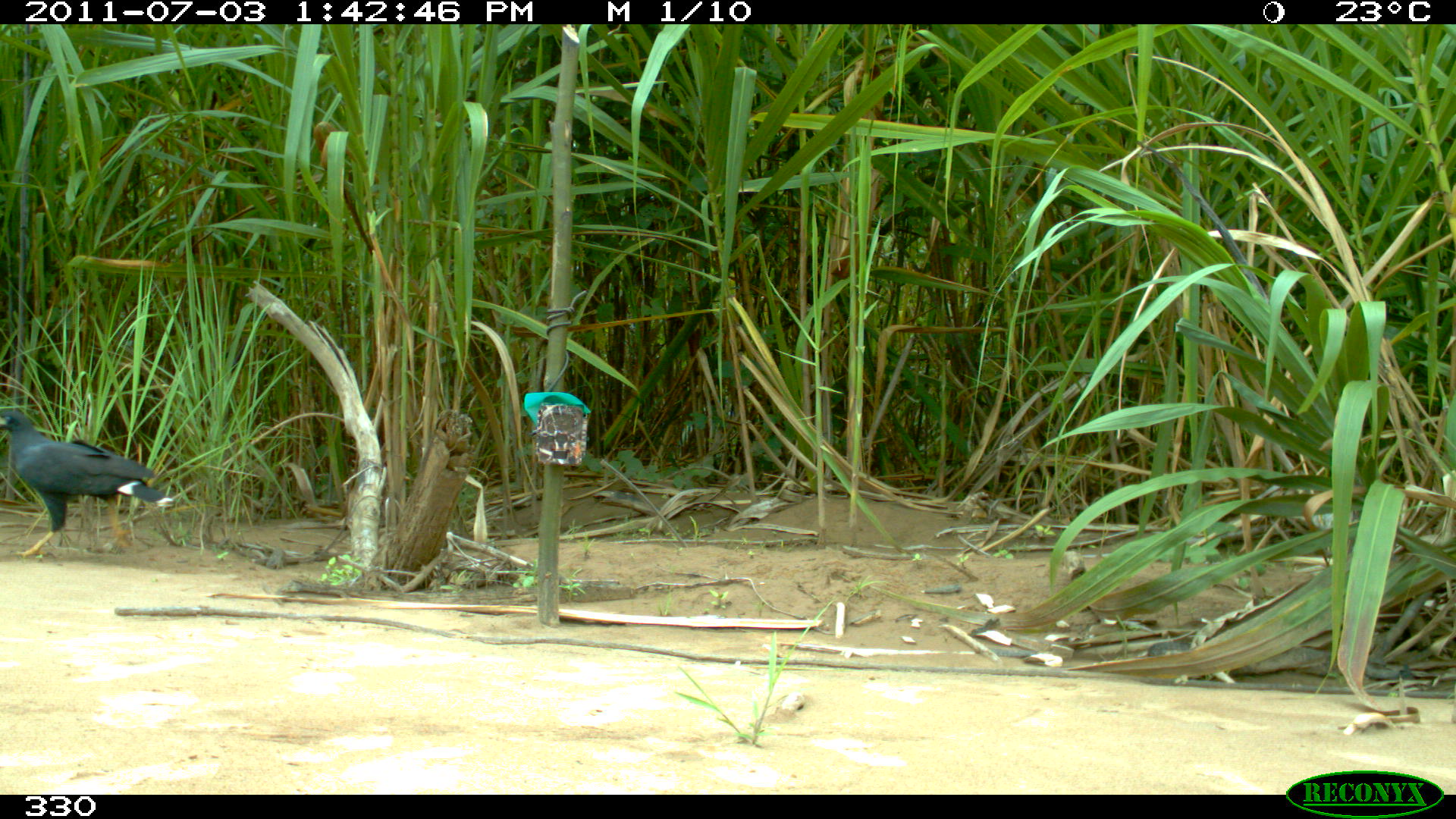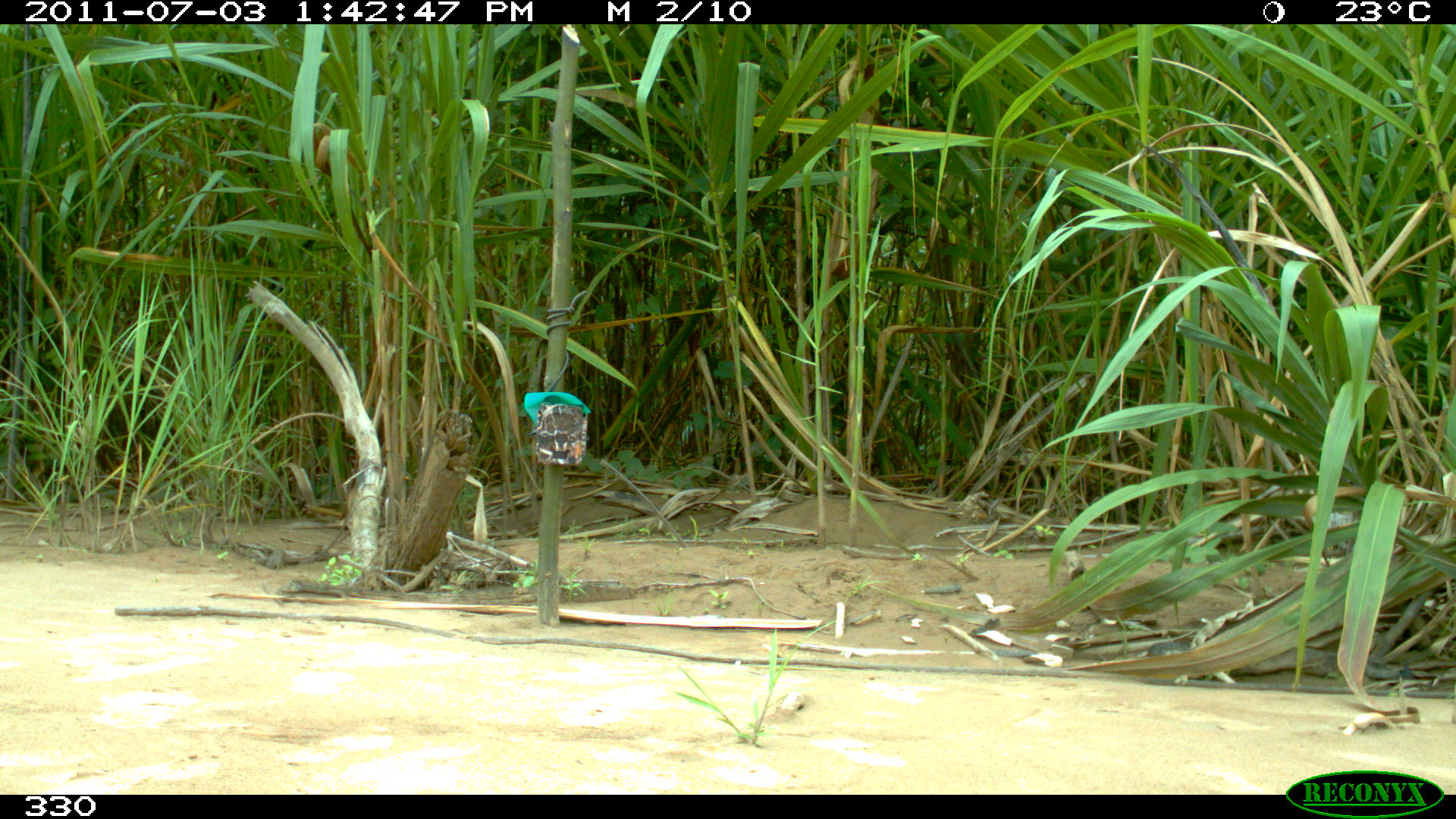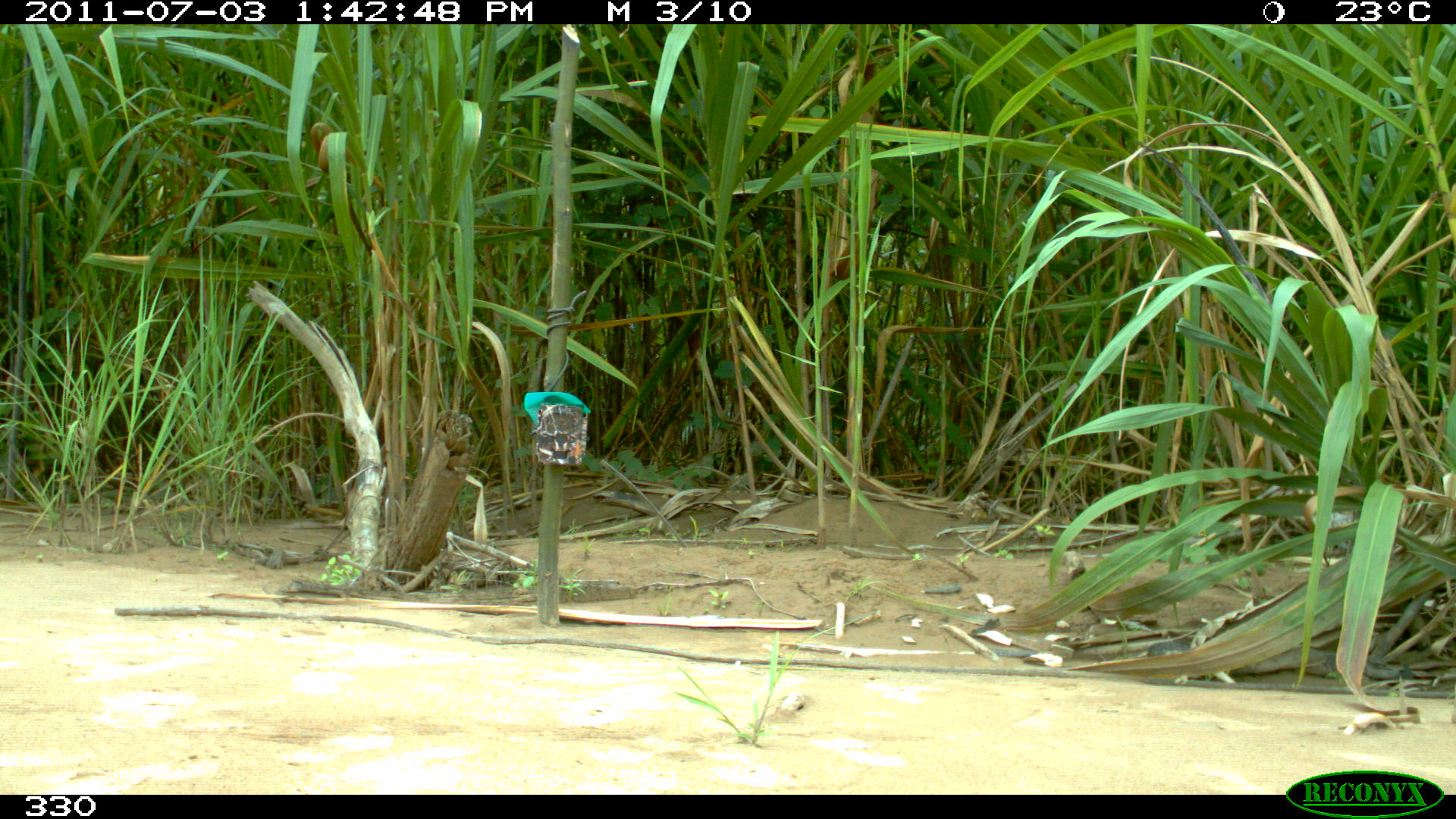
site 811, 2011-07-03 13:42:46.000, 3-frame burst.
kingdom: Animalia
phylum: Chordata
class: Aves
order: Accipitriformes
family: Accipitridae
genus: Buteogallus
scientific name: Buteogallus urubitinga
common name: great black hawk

= Prompt =
Reproduce every entry exactly; images stay out.

= Solution for this task =
site 811, 2011-07-03 13:42:46.000, 3-frame burst.
kingdom: Animalia
phylum: Chordata
class: Aves
order: Accipitriformes
family: Accipitridae
genus: Buteogallus
scientific name: Buteogallus urubitinga
common name: great black hawk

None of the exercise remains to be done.